Carry over the data beginning with the line containing "How great is" and running through the line containing "31.7 inches", both included, with every line kept as it is except that 7 is added to each number in the answers (the distances and coordinates).

───── INFORMATION PROVIDED ─────

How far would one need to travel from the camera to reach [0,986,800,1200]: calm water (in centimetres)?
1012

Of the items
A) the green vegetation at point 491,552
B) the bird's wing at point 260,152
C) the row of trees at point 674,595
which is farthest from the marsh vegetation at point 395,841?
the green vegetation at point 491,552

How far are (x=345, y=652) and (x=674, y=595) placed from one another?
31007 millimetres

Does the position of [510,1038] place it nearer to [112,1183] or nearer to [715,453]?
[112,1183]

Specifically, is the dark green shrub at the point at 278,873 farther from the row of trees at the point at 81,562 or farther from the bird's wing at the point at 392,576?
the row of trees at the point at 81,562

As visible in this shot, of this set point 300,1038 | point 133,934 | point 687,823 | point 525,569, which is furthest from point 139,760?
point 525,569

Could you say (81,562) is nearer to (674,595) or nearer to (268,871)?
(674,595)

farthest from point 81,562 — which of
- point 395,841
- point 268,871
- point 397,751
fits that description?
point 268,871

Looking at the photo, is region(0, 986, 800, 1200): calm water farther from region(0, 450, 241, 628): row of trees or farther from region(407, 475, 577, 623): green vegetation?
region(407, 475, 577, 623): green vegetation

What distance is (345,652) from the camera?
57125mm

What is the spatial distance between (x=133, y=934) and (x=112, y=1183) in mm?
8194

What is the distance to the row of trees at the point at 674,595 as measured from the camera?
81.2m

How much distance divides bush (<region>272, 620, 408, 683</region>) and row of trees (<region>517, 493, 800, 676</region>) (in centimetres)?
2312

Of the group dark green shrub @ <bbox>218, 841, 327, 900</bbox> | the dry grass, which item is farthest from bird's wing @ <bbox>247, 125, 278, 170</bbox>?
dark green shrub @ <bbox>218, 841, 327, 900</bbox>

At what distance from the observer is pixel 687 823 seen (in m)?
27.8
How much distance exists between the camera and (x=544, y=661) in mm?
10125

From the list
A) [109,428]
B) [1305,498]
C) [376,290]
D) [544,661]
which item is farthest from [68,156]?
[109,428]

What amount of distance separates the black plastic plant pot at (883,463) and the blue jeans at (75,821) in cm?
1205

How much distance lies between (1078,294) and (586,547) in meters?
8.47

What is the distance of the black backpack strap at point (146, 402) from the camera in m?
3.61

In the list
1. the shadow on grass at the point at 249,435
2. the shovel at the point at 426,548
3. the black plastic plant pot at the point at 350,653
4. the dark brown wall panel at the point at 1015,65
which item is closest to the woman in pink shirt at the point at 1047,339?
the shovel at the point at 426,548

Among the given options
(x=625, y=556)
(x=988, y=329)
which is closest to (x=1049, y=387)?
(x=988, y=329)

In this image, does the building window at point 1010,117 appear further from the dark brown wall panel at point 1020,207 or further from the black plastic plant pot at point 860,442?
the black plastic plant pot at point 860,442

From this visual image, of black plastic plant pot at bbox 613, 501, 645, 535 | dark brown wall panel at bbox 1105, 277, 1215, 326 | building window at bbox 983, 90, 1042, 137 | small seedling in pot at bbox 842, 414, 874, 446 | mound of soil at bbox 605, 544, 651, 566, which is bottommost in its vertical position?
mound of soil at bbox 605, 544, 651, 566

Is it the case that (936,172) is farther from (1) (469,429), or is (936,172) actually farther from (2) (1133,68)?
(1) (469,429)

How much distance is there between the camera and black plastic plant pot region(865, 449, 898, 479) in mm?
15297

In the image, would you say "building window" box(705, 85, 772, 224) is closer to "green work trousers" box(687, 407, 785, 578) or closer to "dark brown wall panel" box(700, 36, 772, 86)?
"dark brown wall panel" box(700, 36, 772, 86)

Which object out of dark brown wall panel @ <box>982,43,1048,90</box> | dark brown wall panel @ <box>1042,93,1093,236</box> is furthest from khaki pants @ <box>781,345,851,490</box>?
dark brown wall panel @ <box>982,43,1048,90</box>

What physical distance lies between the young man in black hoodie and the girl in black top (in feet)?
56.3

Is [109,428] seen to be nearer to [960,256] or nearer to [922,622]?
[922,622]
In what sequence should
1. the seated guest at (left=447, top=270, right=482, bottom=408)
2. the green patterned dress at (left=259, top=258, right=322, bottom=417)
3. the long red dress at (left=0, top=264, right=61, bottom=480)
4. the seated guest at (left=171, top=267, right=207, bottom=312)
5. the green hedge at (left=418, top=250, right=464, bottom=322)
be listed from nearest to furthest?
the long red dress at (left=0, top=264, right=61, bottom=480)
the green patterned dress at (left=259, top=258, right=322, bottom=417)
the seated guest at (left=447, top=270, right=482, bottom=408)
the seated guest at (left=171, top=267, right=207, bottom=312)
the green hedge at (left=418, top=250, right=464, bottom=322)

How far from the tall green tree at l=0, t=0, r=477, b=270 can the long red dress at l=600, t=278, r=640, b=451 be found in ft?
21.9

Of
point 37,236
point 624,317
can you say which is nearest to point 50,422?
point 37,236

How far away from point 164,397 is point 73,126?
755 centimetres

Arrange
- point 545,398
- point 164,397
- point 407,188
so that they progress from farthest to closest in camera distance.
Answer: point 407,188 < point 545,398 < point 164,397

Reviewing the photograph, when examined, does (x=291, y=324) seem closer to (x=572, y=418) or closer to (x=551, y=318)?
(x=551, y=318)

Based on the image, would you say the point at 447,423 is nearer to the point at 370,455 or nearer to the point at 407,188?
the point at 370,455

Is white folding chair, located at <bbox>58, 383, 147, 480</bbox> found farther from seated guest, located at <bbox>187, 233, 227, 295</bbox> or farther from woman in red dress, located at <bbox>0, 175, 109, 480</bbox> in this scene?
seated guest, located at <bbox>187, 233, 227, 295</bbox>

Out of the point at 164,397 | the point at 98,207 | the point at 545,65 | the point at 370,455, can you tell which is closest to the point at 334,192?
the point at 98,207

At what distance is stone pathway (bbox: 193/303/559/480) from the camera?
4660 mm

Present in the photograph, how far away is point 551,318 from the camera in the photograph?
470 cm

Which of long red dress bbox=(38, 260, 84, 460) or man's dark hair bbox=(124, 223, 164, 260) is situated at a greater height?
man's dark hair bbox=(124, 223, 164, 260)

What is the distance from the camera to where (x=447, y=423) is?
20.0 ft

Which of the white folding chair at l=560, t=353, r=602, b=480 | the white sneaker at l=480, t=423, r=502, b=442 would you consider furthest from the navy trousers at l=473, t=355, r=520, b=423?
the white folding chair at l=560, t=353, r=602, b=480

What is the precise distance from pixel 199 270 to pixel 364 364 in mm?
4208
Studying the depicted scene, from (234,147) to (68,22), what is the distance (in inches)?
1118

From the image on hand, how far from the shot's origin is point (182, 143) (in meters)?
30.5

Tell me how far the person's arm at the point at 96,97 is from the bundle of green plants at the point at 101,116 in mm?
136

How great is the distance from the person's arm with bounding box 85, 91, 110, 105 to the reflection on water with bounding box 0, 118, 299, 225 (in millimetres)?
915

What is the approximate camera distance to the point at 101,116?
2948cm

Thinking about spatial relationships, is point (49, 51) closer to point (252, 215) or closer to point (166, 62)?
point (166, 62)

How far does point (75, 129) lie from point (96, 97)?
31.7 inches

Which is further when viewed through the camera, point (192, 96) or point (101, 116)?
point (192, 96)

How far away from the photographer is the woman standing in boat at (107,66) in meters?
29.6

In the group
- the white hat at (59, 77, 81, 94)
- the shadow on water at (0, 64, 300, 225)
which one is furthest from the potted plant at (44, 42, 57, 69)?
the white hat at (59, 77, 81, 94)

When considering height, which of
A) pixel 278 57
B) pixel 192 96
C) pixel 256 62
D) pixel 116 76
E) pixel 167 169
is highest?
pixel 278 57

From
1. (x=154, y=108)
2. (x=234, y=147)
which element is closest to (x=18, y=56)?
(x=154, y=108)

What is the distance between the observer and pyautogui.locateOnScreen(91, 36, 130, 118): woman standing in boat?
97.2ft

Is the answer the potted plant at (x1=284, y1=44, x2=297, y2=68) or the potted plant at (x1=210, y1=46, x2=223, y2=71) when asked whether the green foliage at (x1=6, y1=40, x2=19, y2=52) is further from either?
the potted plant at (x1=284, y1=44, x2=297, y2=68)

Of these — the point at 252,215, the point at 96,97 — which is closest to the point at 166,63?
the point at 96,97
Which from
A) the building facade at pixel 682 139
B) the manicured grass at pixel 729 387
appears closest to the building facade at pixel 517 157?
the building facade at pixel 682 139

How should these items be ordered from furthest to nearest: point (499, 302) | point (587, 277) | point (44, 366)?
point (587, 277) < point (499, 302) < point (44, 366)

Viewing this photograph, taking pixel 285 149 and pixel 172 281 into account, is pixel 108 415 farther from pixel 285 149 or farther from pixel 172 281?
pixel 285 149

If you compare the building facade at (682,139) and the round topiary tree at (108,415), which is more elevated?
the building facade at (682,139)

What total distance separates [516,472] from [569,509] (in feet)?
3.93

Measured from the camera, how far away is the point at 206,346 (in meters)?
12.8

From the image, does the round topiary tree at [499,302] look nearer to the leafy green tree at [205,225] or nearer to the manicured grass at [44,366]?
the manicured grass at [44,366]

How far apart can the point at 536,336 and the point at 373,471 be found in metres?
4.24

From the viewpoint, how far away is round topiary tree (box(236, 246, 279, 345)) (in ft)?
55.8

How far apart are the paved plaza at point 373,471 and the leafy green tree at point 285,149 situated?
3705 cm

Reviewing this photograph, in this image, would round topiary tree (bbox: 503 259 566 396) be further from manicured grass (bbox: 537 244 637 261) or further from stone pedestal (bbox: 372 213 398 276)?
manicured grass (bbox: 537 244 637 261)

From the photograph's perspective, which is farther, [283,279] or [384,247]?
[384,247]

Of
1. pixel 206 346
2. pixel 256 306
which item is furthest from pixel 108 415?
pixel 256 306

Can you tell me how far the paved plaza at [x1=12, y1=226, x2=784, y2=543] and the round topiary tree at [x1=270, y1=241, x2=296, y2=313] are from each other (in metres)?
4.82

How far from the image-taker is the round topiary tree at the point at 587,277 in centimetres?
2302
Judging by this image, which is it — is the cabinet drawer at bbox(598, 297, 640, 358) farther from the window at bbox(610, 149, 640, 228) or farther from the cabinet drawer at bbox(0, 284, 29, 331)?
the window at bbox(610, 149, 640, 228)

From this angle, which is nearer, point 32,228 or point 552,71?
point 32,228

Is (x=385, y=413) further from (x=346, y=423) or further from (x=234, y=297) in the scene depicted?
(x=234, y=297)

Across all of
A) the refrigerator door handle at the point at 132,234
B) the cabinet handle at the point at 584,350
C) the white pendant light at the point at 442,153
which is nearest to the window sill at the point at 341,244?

─────

OUTPUT FOR THIS EXERCISE:
How great is the distance from the person's arm with bounding box 85, 91, 110, 105 to the reflection on water with bounding box 0, 118, 299, 225 (in millimetres)?
922

What is the approximate camera distance to the point at 101,116?
2955cm

Thinking about spatial relationships, is point (49, 51) closer to point (252, 215) or closer to point (166, 62)?
point (173, 69)

How far does point (75, 129) lie from point (96, 97)?
38.7 inches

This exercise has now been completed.